Hosted by Wynton Marsalis-mentored bandleader and singer Michael Mwenso, the multimedia presentation will feature Harlem-based musicians and dancers in a modern variety show. It will pay homage to the presentations made famous in the Apollo Theater, the Cotton Club and other celebrated venues of the Harlem Renaissance.

A native of Sierra Leone, Mwenso moved to London as a youngster and by his early teens found himself on stage with soul-music great James Brown. Members of the Shakes come from far-flung places such as South Africa, Madagascar, France, Jamaica and Hawaii.

In addition to Mwenso, “Harlem 100” will feature tap dancer Michela Marino Lerman and vocalists Vuyo Sotashe and Brianna Thomas.

“The music doled out by Mwenso and the Shakes is effusive, overflowing with elements of classical jazz, blues, world music and tap. When played live, this amalgam of ideas and musical references has garnered the spiritual jazz-outfit with a reputation for energetic sets and genre-pushing inventiveness,” noted a writer for allarts.wliw.org.
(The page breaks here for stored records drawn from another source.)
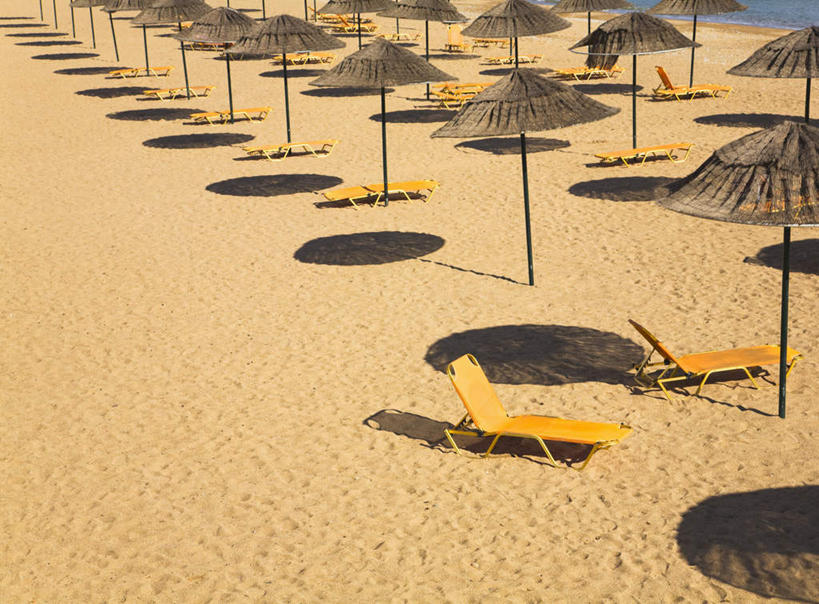 无人,横图,俯视,室外,白天,旅游,度假,美景,沙滩,椅子,希腊,欧洲,一排,许多,阴影,整齐,光线,伞,沙子,影子,雨伞,遮阳伞,躺椅,海岸,景观,沙地,很多,娱乐,阳伞,排列,阳光,自然,享受,休闲,橙色,景色,放松,沙滩椅,太阳伞,队列,自然风光,希腊共和国,海滩,彩图,高角度拍摄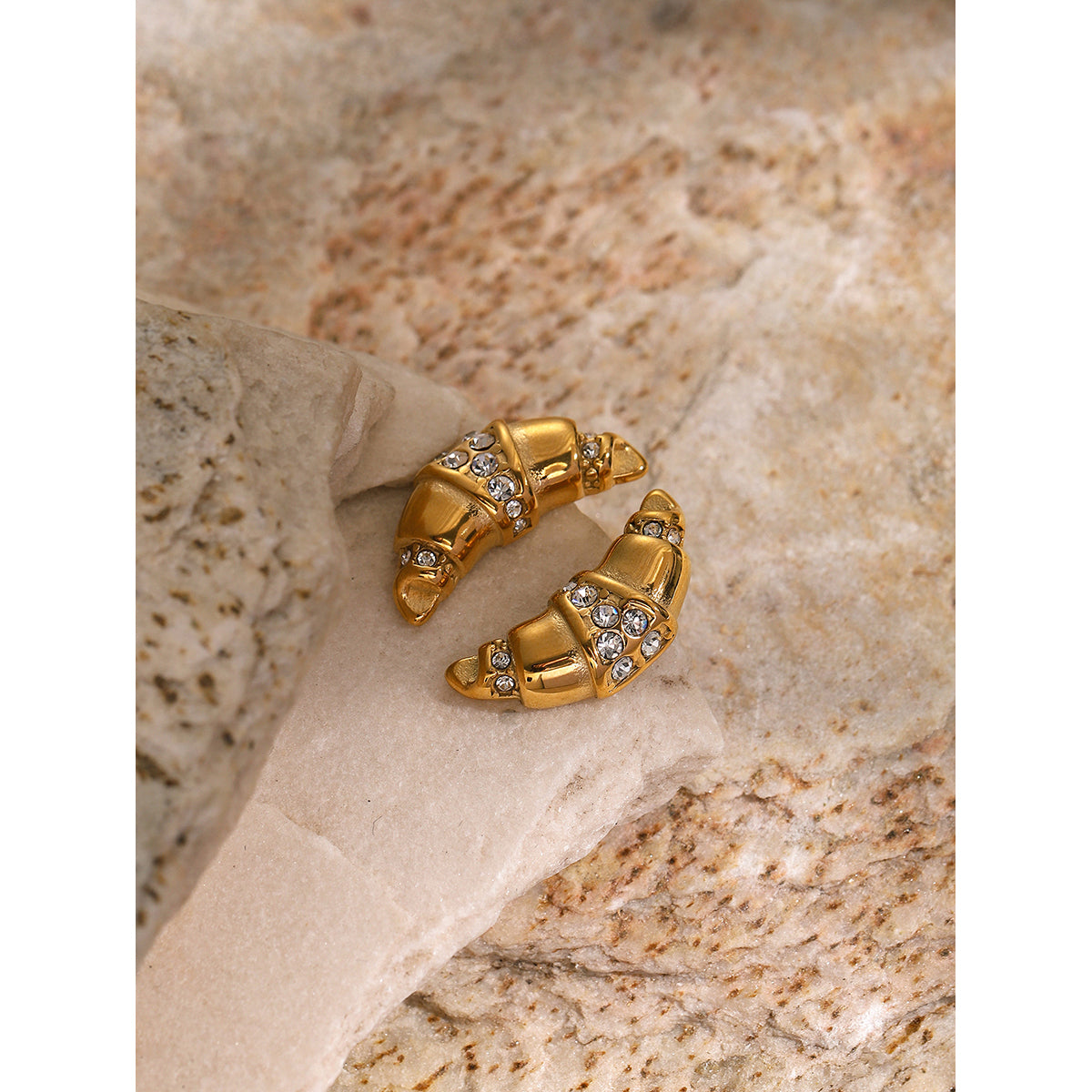 Claw Bag Rhinestones 18K Gold Plated Ear Studs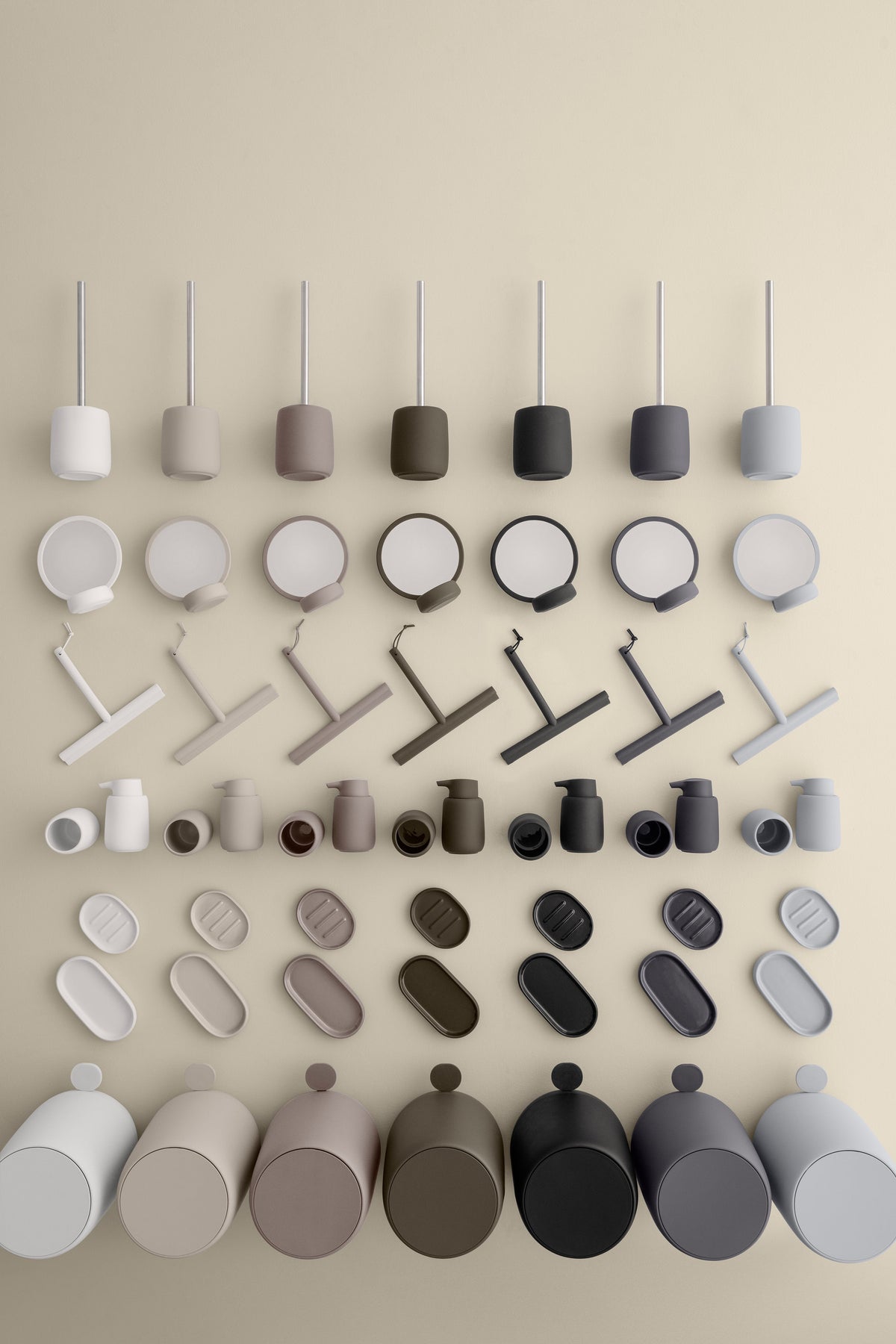 blomus SONO Ceramic Toilet Brush & Holder – SONO toilet brush in a styled bathroom (3)
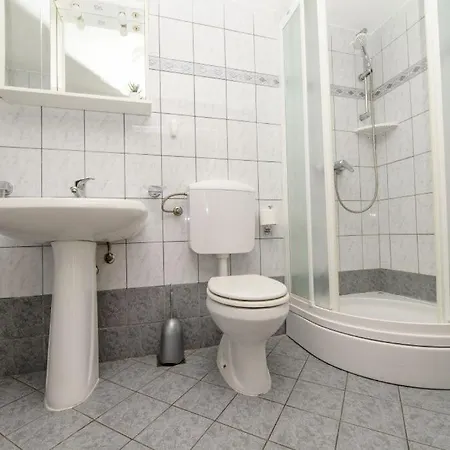 7963b Apartment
The band has become popular in New York City, in part, through its late-night sessions in Jazz at Lincoln Center’s intimate Dizzy’s Club.

“Not many bands in the orbit of jazz today can begin to approach the crowd-pleasing threshold of Mwenso and the Shakes,” wrote a WBGO.org reviewer. A Jazziz writer called the band “a unique troupe of global artists presenting music that merges entertainment and artistry.”

“Emergence [The Process of Coming into Being],” the debut album by Mwenso and the Shakes, was released in August.

“Our music has become something that expresses empowering messages of love,” Mwenso said in an interview with BroadwayWorld.com. “The variety of musical styles that is presented here is something we have diligently, as a group, been working on over the last few years. I truly believe there is something for everyone on this album. I want people to listen to ‘Emergence’ like they are in the audience.”

Foxdale Village, A Quaker-Directed Continuing Care Retirement Community, sponsors the performance.

This event is part of the Center for the Performing Arts season focus, “The American Experience: Through an African-American Lens.” Sandra Zaremba and Richard Brown provide support for engagement programming related to this and other season-focus presentations.